According to reports last week, Westpac Banking Corporation advised its mortgage brokers that it had revised its mortgage insurance arrangements so that all new Westpac-originated loans with a LVR above 90% would be insured with its captive mortgage insurer, Westpac Lenders Mortgage Insurance Limited and reinsured with Arch Capital Group Ltd. 

Westpac’s move follows its earlier disclosures and the Genworth Australia announcement in February that Genworth’s contract for the provision of LMI to Westpac was being terminated. 
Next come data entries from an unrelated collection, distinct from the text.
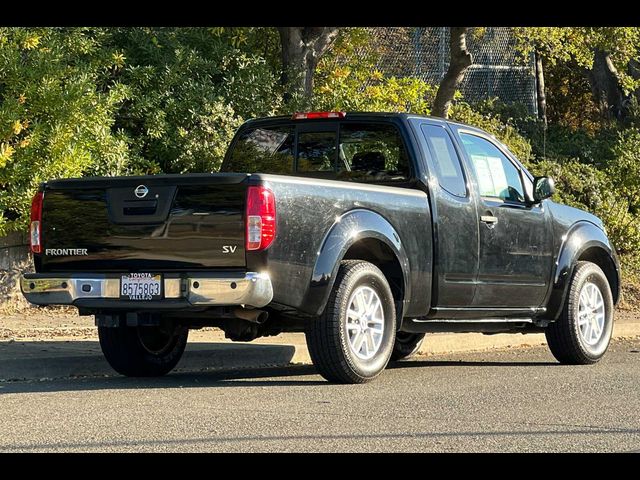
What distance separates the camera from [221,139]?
15.6 metres

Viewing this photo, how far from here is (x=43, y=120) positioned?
13.8 meters

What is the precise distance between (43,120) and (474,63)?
14175 mm

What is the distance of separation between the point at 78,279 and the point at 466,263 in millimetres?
3126

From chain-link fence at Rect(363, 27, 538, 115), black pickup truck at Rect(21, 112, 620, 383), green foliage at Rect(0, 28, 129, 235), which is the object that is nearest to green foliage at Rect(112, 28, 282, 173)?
green foliage at Rect(0, 28, 129, 235)

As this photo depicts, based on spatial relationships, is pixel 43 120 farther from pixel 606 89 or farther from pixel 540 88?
pixel 606 89

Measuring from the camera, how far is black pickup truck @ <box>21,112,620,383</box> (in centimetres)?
870

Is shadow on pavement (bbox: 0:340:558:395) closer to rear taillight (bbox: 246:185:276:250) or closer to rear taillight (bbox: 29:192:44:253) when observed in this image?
rear taillight (bbox: 29:192:44:253)

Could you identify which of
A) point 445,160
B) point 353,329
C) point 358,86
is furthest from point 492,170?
point 358,86

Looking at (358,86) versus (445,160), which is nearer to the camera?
(445,160)

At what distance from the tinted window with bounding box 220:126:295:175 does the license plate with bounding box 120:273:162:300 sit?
7.10 feet

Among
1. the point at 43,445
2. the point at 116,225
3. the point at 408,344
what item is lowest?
the point at 408,344

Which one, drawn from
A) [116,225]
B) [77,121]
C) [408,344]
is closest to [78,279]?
[116,225]

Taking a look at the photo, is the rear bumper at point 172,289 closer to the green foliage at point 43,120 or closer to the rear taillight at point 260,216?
the rear taillight at point 260,216

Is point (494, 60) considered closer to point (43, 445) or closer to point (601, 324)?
point (601, 324)
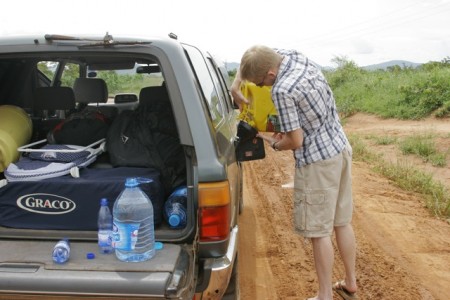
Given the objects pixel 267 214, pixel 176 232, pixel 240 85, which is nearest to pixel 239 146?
pixel 176 232

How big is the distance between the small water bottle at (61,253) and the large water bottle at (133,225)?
Answer: 0.23m

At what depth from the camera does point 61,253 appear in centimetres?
231

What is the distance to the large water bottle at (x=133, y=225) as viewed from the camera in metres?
2.34

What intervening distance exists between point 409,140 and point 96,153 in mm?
8037

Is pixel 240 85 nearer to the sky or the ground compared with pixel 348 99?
nearer to the sky

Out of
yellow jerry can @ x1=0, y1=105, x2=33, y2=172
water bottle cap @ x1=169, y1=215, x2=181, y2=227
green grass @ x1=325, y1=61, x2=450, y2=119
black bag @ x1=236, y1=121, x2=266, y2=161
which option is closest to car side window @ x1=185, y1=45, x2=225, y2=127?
black bag @ x1=236, y1=121, x2=266, y2=161

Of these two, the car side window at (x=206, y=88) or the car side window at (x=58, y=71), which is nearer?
the car side window at (x=206, y=88)

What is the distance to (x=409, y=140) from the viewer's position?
9.71 m

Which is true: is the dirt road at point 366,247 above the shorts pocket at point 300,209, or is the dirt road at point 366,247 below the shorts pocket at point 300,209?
below

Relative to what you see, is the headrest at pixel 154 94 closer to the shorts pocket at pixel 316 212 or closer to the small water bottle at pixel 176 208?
the small water bottle at pixel 176 208

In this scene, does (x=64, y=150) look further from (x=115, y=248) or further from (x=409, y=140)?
(x=409, y=140)

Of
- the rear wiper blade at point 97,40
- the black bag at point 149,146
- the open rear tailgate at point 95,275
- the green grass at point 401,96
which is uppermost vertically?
the rear wiper blade at point 97,40

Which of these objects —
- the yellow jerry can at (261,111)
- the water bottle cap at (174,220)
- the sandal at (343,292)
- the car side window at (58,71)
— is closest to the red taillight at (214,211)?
the water bottle cap at (174,220)

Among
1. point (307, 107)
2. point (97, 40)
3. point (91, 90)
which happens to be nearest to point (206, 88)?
point (307, 107)
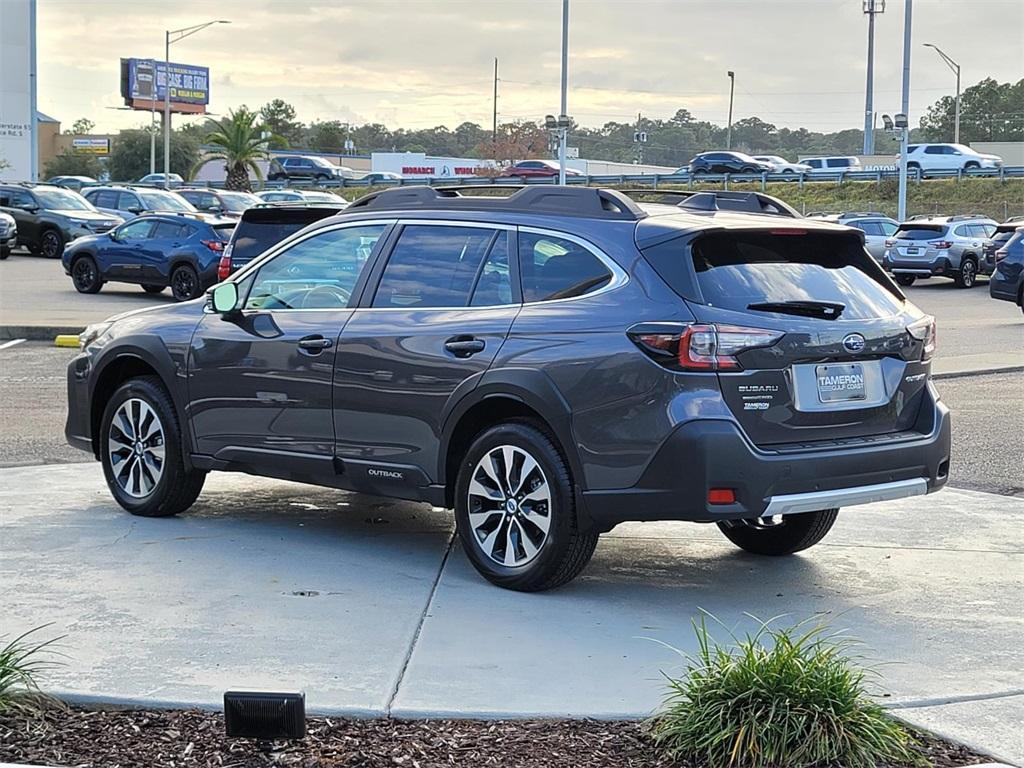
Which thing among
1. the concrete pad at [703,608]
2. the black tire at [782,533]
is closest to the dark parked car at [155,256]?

According to Moody’s vice president, senior credit office, Ilya Serov, Westpac’s move may be indicative of a longer-run trend towards reducing the usage of domestic mortgage insurance products, in favour of other product innovations.

“Australia’s major banks are not currently deriving regulatory capital benefits from using LMI,” Serov said in a market update.

“Similarly, product innovation, such as the use of self-insured low-deposit mortgage products, will affect the need for third-party LMI. Diminished third-party LMI usage elevates the insurers’ risk of losing pricing power and reducing their customer base, putting downward pressure on the firms’ profitability and volumes.”

Westpac’s decision to shift its mortgage insurance policies away from domestic third-party LMI providers is "credit negative" for Genworth Financial Mortgage Insurance Pty Ltd and QBE LMI, says Serov.

“Westpac accounted for around 14% of Genworth Australia’s gross written premium during 2014, and potentially a meaningful, albeit undisclosed, proportion of QBE LMI’s business,” he said.

“At the same time, existing policies will not be affected and the effect on the insurers’ net earned premium should only become material beginning in 2016.”